Al pronunciar sus insultos todos los músculos se le crispaban y sus venas parecían a punto de reventar provocándose, él mismo, más dolor del que padecía. Yo me reí a carcajadas delante de él y le dije,

-Sois hombre y, como tal, un tonto, por eso terminasteis ahí arriba, sin nada ni nadie- y agregué unas palabras que Hiram siempre repetía a modo de proverbio,
-El mundo no está hecho para los soñadores.

Quiso responder a mis palabras, mas exhaló un fuerte alarido que lo hizo temblar y sólo salieron de su boca unos hilos de baba.

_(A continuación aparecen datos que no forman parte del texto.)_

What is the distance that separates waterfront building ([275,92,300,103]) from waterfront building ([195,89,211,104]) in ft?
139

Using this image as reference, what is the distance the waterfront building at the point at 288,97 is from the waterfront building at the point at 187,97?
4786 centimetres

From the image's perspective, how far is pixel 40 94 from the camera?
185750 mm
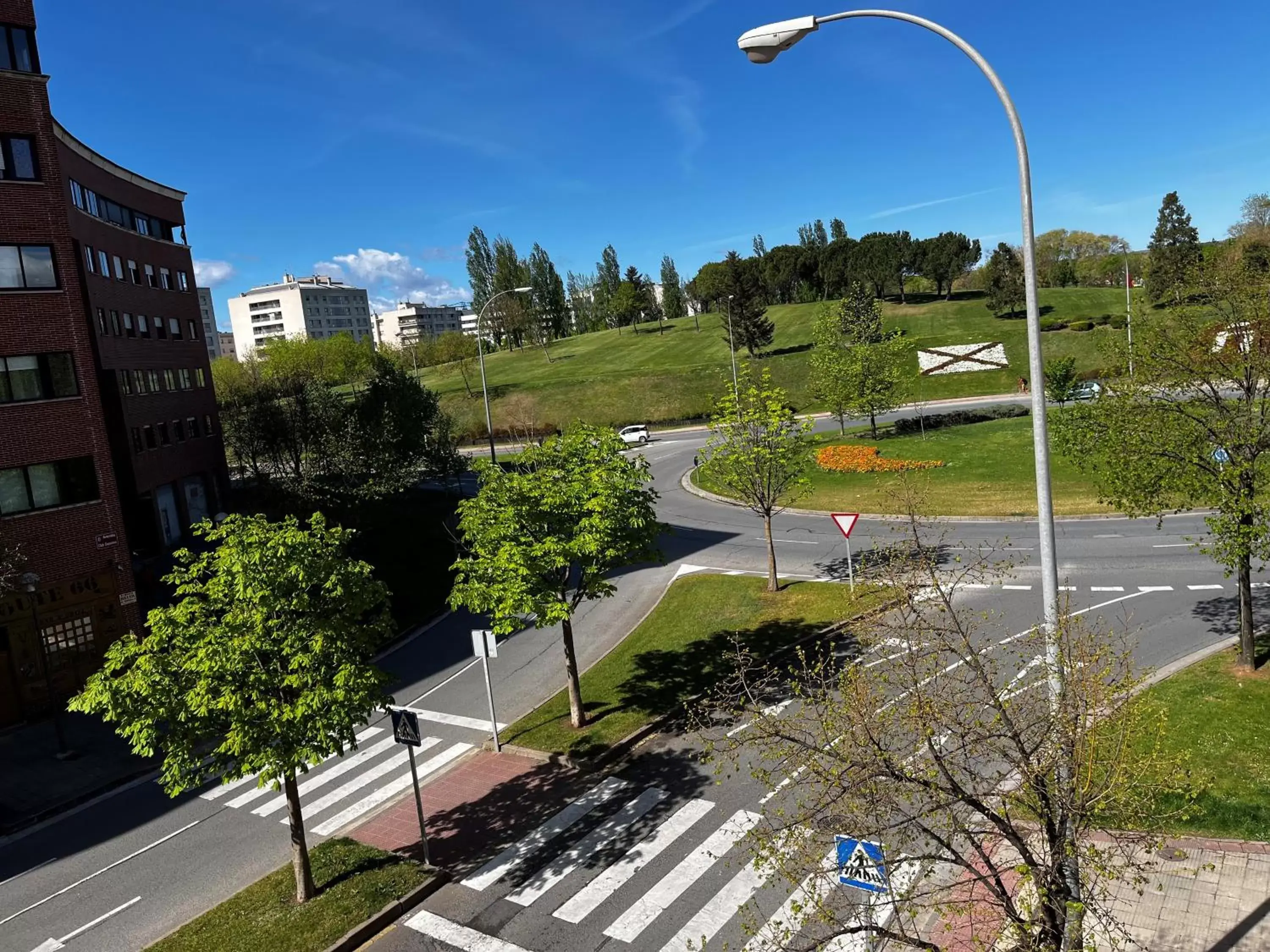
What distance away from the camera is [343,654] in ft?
37.1

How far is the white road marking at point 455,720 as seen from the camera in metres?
17.2

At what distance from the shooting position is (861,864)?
636 cm

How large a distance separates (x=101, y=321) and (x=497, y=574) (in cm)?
2372

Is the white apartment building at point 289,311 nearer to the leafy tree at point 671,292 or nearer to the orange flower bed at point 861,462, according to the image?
the leafy tree at point 671,292

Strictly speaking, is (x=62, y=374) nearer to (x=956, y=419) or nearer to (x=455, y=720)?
(x=455, y=720)

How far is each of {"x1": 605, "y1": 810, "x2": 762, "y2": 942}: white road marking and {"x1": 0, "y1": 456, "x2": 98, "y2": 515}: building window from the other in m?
19.3

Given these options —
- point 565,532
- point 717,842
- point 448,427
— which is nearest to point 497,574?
point 565,532

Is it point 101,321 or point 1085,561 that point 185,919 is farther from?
point 101,321

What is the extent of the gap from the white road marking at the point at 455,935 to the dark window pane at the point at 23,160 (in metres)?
21.5

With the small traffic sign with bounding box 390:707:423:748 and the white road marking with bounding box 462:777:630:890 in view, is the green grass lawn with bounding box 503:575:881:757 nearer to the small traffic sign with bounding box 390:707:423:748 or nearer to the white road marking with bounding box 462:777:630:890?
the white road marking with bounding box 462:777:630:890

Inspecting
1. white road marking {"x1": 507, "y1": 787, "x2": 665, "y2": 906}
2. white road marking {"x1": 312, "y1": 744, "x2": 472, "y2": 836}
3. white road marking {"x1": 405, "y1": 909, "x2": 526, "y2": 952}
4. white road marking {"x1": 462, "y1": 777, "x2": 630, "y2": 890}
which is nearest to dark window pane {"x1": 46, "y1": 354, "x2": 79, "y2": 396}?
white road marking {"x1": 312, "y1": 744, "x2": 472, "y2": 836}

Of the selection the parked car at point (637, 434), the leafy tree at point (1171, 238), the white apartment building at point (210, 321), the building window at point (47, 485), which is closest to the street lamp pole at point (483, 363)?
the building window at point (47, 485)

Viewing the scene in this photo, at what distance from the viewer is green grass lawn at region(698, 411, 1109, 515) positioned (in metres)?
29.0

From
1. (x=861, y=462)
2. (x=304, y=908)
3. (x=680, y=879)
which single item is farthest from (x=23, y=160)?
(x=861, y=462)
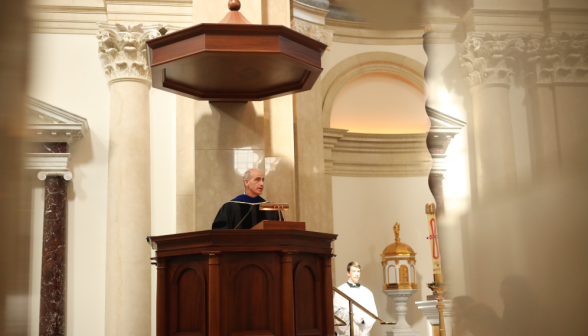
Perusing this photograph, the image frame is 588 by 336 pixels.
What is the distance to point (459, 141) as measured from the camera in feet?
1.33

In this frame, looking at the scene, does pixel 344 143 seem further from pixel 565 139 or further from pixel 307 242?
pixel 565 139

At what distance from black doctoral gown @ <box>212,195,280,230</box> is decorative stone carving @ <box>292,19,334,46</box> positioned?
21.9ft

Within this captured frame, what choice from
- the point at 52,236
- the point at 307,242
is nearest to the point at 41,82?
the point at 307,242

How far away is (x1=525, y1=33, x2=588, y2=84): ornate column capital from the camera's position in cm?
34

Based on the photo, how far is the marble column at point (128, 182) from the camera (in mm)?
8500

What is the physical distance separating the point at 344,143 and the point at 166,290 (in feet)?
32.1

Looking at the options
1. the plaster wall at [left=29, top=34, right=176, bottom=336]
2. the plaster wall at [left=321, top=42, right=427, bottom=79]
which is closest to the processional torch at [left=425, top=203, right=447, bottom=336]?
the plaster wall at [left=29, top=34, right=176, bottom=336]

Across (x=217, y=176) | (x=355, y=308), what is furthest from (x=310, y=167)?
(x=217, y=176)

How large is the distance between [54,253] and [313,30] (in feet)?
23.0

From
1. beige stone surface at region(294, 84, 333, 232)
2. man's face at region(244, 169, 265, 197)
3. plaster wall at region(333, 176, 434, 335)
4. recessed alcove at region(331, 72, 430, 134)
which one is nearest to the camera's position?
man's face at region(244, 169, 265, 197)

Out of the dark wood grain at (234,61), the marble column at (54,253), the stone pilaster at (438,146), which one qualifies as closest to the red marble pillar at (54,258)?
the marble column at (54,253)

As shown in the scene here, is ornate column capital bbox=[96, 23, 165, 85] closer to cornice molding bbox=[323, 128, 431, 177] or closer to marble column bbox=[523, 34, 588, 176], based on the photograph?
cornice molding bbox=[323, 128, 431, 177]

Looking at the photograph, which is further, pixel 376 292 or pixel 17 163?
pixel 376 292

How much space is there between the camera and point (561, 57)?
0.34 metres
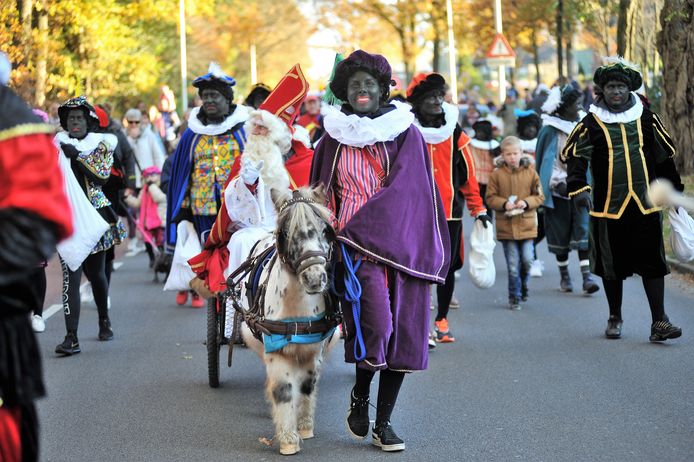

De nuevo reí y todos mis esclavos conmigo. Luego ordené reanudar el camino. Más allá había un tercer hombre crucificado, muy quejumbroso y chillón. También me detuve y pregunté por él al soldado. Este condenado era un conocido bandido que asaltaba a los peregrinos, robándoles sus pertenencias. Bajé de la litera para verlo de cerca y me quité el velo del rostro. El hombre, al estar en tal lamentable situación, desnudo, con sus partes al aire y sufriendo, y ver mi belleza y elegancia, cerró los ojos y comenzó a llorar avergonzado. De nuevo reí con crueldad y le dije,

-Parecéis una niña, jajajaja, lloráis como niña.

Cuando me estaba aprestando a continuar la marcha, el crucificado me imploró.

-Dadme agua, señora, piedad, tan sólo un poco de agua, la sed es insoportable.
Yo repliqué,
-Pedídsela a los peregrinos que transitan por aquí, a los mismos que vos robabais- y le arrojé una moneda que cayó al lado del stepe.
-Ahí tenéis una moneda ¿no os gustaba el dinero ajeno?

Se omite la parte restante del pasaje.